Este escenario de «Tierra de invernaderos», El término que estos científicos acuñaron para describir un mundo completamente desestabilizado aún puede evitarse. Por supuesto, esto requiere una acción urgente a nivel global, una hoja de ruta que, como se mostró en la COP30, el capitalismo no está dispuesto a poner en práctica. «La magnitud del sufrimiento todavía depende en gran medida de nosotros», concluyen Rockström y Dyke.
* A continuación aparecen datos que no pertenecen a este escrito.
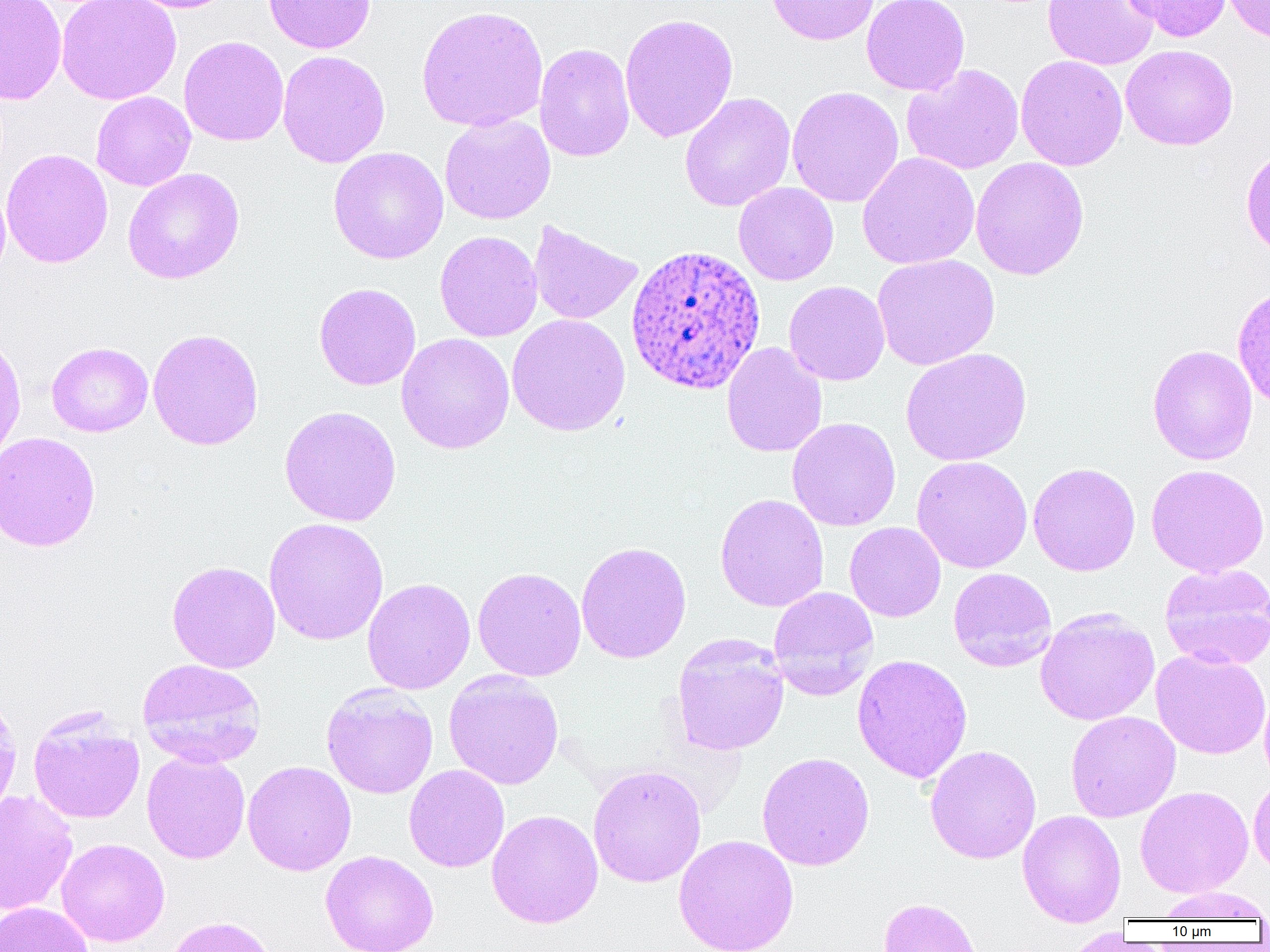

Approximate bounding boxes as [x1, y1, x2, y2] in pixels.
Plasmodium ovale-infected red blood cells: [624, 244, 766, 396].

Uninfected red blood cell locations: [0, 0, 67, 104], [56, 0, 181, 105], [123, 0, 238, 13], [264, 0, 375, 54], [765, 0, 879, 46], [862, 0, 970, 96], [1042, 0, 1159, 70], [1121, 0, 1231, 42], [1221, 0, 1270, 44], [416, 5, 548, 132], [619, 13, 738, 142], [179, 36, 289, 146], [534, 42, 635, 162], [1120, 44, 1238, 150], [277, 50, 390, 168], [1015, 55, 1127, 171], [901, 64, 1024, 175], [786, 85, 904, 207], [91, 91, 196, 191], [679, 92, 796, 212], [439, 114, 556, 225], [1240, 145, 1270, 260], [328, 146, 448, 264], [0, 148, 114, 268], [857, 152, 980, 270], [970, 157, 1089, 280], [122, 168, 244, 284], [733, 182, 838, 285], [527, 220, 643, 325], [434, 230, 543, 342], [872, 254, 1000, 371], [783, 280, 890, 386], [314, 282, 421, 390], [507, 314, 630, 436], [147, 328, 264, 451], [0, 332, 26, 466], [396, 332, 515, 455], [46, 342, 153, 437], [721, 342, 827, 458], [1147, 344, 1258, 465], [899, 347, 1033, 466], [278, 405, 401, 527], [787, 417, 901, 531], [0, 431, 101, 552], [911, 455, 1033, 573], [1028, 462, 1140, 576], [1146, 464, 1269, 577], [715, 493, 829, 613], [264, 517, 389, 646], [845, 522, 946, 622], [576, 541, 692, 663], [167, 560, 281, 673], [1159, 564, 1270, 670], [472, 567, 586, 682], [947, 567, 1057, 672], [362, 578, 475, 695], [768, 586, 880, 699], [1034, 608, 1160, 726], [672, 634, 790, 756], [1151, 649, 1270, 759], [851, 653, 973, 784], [137, 658, 267, 769], [443, 669, 564, 790], [1259, 682, 1270, 789], [320, 684, 439, 799], [0, 693, 23, 820], [1065, 710, 1181, 822], [28, 711, 144, 824], [925, 744, 1041, 864], [142, 751, 251, 864], [756, 751, 875, 871], [243, 760, 357, 876], [587, 764, 707, 888], [403, 765, 509, 872], [1248, 772, 1270, 877], [1135, 786, 1254, 897], [0, 790, 78, 916], [486, 809, 603, 928], [1017, 809, 1126, 927], [674, 834, 799, 952], [56, 838, 170, 946], [320, 851, 439, 952], [1153, 886, 1270, 921], [877, 897, 984, 952], [0, 901, 92, 952], [162, 915, 279, 952], [1062, 926, 1128, 952]. Slide-level diagnosis: Plasmodium ovale. Optical microscopy. Captured at 1000x magnification. Image is 1270×952 pixels. One field of a larger specimen. Thin blood film.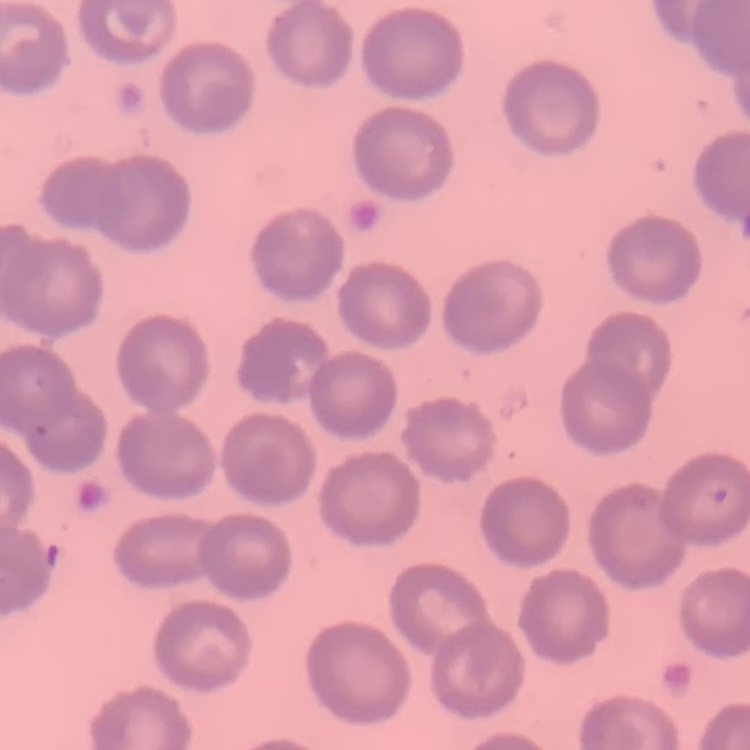
The red blood cells show no rouleaux formation. Thin peripheral smear. Field's or Giemsa stain. One tile cut from a larger photomicrograph.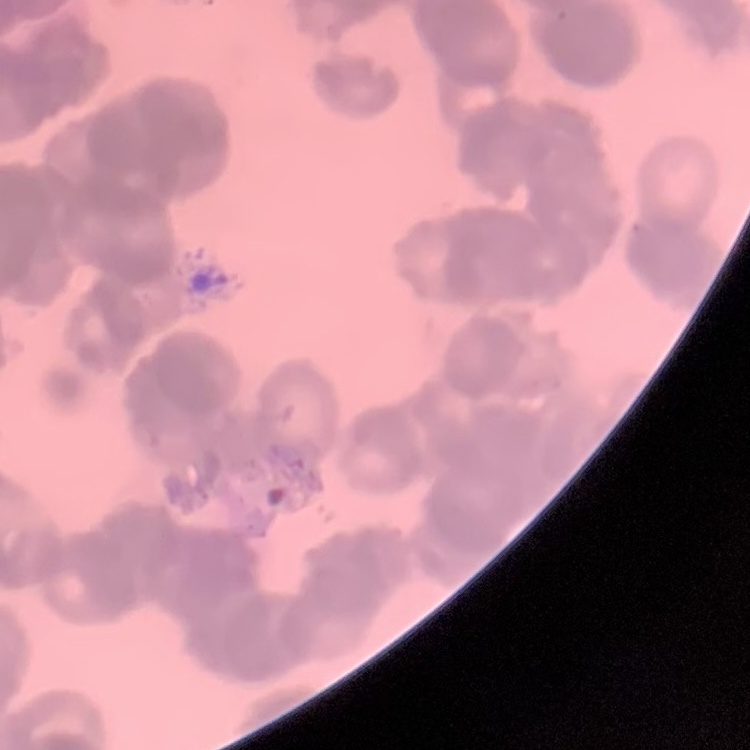
The red blood cells exhibit rouleaux formation. Field's or Giemsa stain. Thin blood smear. Square crop of a larger photomicrograph.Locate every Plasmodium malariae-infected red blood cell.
Un país fósil que ya sufre el caos climático

En Teherán, la capital de Irán, el sufrimiento climático ya está ocurriendo. La ciudad sufre una sequía casi crónica, una de las peores que se recuerdan. La falta de lluvia –cinco años sin precipitaciones– no sólo está destruyendo la agricultura y provocando una crisis alimentaria. Esto está generando un desastre humanitario de tales proporciones que ha llevado al presidente del país, Masoud Pezeshkian, a analizar la evacuación de esta metrópoli.
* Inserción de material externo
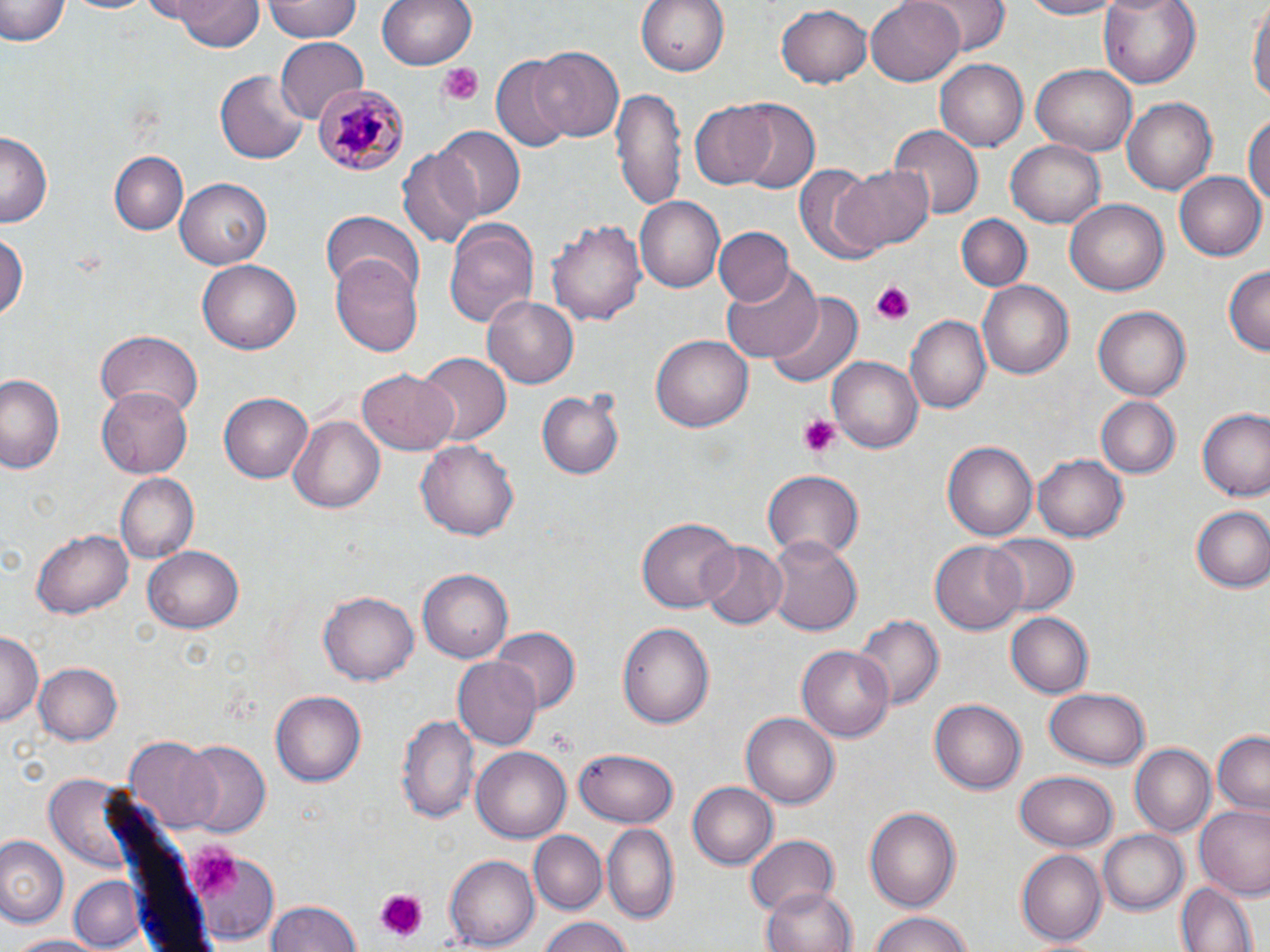
Approximate bounding boxes as [x1, y1, x2, y2] in pixels.
Plasmodium malariae-infected red blood cells: [310, 79, 407, 176].

{
  "slide_level_diagnosis": "Plasmodium malariae",
  "modality": "optical microscopy",
  "image_size": "1270×952 pixels",
  "magnification": "1000x",
  "stain": "May-Grünwald-Giemsa",
  "uninfected_red_blood_cell_locations": "approximate bounding boxes as [x1, y1, x2, y2] in pixels: [163, 0, 263, 50], [263, 0, 362, 42], [379, 0, 475, 71], [635, 0, 733, 74], [864, 0, 964, 85], [919, 0, 1007, 53], [1013, 0, 1130, 19], [1097, 0, 1202, 90], [1249, 0, 1268, 113], [0, 1, 66, 48], [775, 4, 872, 87], [274, 39, 367, 120], [530, 45, 624, 142], [491, 55, 573, 151], [935, 59, 1031, 151], [1032, 65, 1136, 156], [215, 69, 310, 165], [612, 87, 687, 209], [1123, 97, 1217, 195], [727, 102, 819, 193], [692, 103, 776, 190], [1246, 108, 1270, 217], [889, 126, 983, 218], [433, 127, 525, 218], [2, 132, 54, 228], [1007, 140, 1106, 228], [397, 147, 483, 250], [109, 152, 187, 234], [833, 163, 935, 253], [793, 164, 882, 266], [1174, 169, 1266, 261], [175, 177, 272, 270], [635, 196, 724, 293], [1066, 198, 1170, 296], [321, 210, 423, 298], [956, 213, 1032, 290], [547, 217, 647, 326], [444, 219, 538, 328], [712, 226, 794, 307], [0, 229, 26, 330], [329, 255, 422, 357], [197, 259, 300, 355], [720, 266, 820, 365], [1222, 266, 1269, 357], [977, 280, 1072, 380], [767, 292, 863, 392], [483, 295, 578, 389], [1094, 305, 1193, 400], [905, 313, 990, 414], [97, 331, 202, 419], [651, 334, 754, 433], [416, 352, 512, 446], [830, 356, 921, 455], [358, 366, 457, 453], [0, 370, 64, 477], [99, 385, 196, 479], [538, 386, 624, 480], [219, 391, 314, 484], [1094, 394, 1180, 479], [1198, 408, 1270, 503], [289, 416, 384, 511], [416, 437, 518, 538], [942, 440, 1038, 541], [1034, 451, 1132, 542], [762, 471, 864, 559], [115, 473, 198, 562], [1189, 506, 1270, 594], [638, 516, 737, 611], [32, 529, 135, 618], [982, 533, 1078, 617], [767, 534, 864, 638], [930, 538, 1027, 632], [696, 542, 787, 627], [144, 546, 244, 632], [418, 569, 512, 664], [319, 592, 418, 686], [1007, 613, 1093, 697], [854, 615, 942, 712], [618, 622, 715, 728], [489, 628, 578, 714], [0, 630, 41, 728], [799, 644, 894, 743], [453, 657, 542, 751], [34, 663, 123, 746], [1042, 687, 1153, 770], [271, 690, 370, 786], [929, 696, 1025, 791], [740, 710, 839, 810], [398, 713, 480, 824], [1211, 732, 1269, 815], [125, 735, 223, 831], [180, 741, 270, 840], [1128, 743, 1214, 836], [575, 746, 677, 825], [472, 747, 570, 842], [1014, 772, 1117, 851], [687, 781, 778, 869], [1194, 805, 1270, 901], [865, 806, 961, 908], [601, 821, 680, 922], [1099, 829, 1187, 912], [528, 830, 606, 914], [742, 834, 840, 916], [0, 836, 67, 927], [184, 846, 279, 944], [1016, 849, 1107, 945], [445, 854, 539, 950], [73, 874, 140, 947], [1176, 881, 1256, 952], [756, 884, 859, 952], [264, 898, 361, 952], [866, 910, 976, 952], [534, 917, 633, 952], [5, 934, 110, 951]",
  "field_of_view": "one of a larger specimen",
  "preparation": "thin blood film",
  "platelet_locations": "approximate bounding boxes as [x1, y1, x2, y2] in pixels: [439, 64, 484, 106], [870, 282, 917, 325], [797, 415, 841, 459], [545, 729, 573, 753], [185, 845, 242, 895], [373, 888, 428, 942]"
}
Una vez descartada esta medida, el desplazamiento de 10 millones de personas, el presidente quiere que Teherán deje de ser la capital. La región costera meridional de Makran asumirá este papel, que podría «aliviar la superpoblación y la escasez de energía y agua en Teherán», explicó Pezeshkian.

Ya se está produciendo un «desastre ecológico», se quejó el presidente. El terreno de Teherán se hunde y el suministro de agua disminuye cada día. Ante esta situación, Pezeshkian pidió la cooperación de todos los partidos políticos para evitar un «futuro negro». «Proteger el medio ambiente no es una broma. Ignorarlo puede ser la causa de nuestra propia destrucción.»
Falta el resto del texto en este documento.